Extrait fourni —
»»

Certaines n'avaient jamais vu la mer car elles vivaient dans les montagnes ou dans les campagnes reculées du Japon. Certaines n'avaient jamais vu la mer car au début du XXe siècle les jeunes filles qui vivaient dans un milieu pauvre travaillaient dur dans les champs de leur parents et se mariaient jeunes au fils de la ferme voisine sans espoir de loisirs ou de voyages.
Un beau jour elles sont montées sur un grand bateau à destination des Etats-Unis avec au bout du voyage la rencontre avec cet homme qu'elles ne connaissaient que en photo: leur mari.
Ces japonaises, très jeunes pour la plupart, vont au devant d'une existence qu'elle n'ont pas choisie mais avec l'espoir d'améliorer leurs conditions de vie. Elles n'auront pas toutes le même destin, selon la mansuétude et la générosité du conjoint ou au contraire sa violence, sa paresse et son infidélité. Certaines connaîtront les joies de la maternité lorsque d'autres resteront stériles ou enterreront leurs enfants en bas âge.

««

Consigne — Traduisez en anglais cette phrase de l'extrait sur les jeunes Japonaises parties pour les États-Unis : « Un beau jour elles sont montées sur un grand bateau à destination des Etats-Unis avec au bout du voyage la rencontre avec cet homme qu'elles ne connaissaient que en photo: leur mari. » Les lignes ci-après sont sans rapport avec l'extrait fourni.

Lignes affichées —
»»

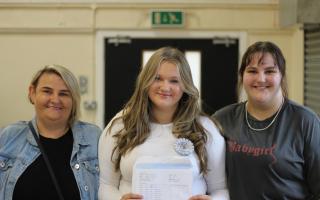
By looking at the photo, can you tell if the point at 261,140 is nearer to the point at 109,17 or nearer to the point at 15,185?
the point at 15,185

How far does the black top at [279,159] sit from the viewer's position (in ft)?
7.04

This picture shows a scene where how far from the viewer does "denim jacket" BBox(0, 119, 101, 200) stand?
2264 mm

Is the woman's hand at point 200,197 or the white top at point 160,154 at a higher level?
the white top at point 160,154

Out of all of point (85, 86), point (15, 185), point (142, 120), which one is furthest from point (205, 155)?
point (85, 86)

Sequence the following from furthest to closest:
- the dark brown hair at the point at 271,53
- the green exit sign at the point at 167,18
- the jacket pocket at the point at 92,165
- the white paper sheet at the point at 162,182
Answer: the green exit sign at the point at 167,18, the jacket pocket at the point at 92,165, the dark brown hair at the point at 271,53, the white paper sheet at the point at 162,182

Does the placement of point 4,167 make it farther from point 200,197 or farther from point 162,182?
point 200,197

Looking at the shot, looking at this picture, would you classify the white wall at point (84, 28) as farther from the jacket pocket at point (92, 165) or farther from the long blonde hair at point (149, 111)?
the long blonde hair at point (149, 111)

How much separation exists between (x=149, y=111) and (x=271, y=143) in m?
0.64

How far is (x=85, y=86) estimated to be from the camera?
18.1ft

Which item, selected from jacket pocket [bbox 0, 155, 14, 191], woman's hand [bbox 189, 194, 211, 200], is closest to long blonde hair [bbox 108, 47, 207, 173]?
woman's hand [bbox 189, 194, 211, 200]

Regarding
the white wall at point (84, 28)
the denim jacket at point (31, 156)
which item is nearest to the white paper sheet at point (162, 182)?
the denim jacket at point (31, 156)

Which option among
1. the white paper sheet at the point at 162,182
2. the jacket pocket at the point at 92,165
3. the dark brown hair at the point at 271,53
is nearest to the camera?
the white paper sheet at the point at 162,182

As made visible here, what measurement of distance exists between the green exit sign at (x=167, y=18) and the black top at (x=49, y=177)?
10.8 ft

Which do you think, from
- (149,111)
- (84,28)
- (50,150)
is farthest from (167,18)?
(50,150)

««
»»

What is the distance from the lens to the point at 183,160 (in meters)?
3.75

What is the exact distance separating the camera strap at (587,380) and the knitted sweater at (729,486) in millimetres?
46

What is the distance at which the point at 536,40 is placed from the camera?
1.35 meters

««

Réponse — One fine day they boarded a large ship bound for the United States, with, at the end of the voyage, the meeting with this man they knew only from a photograph: their husband.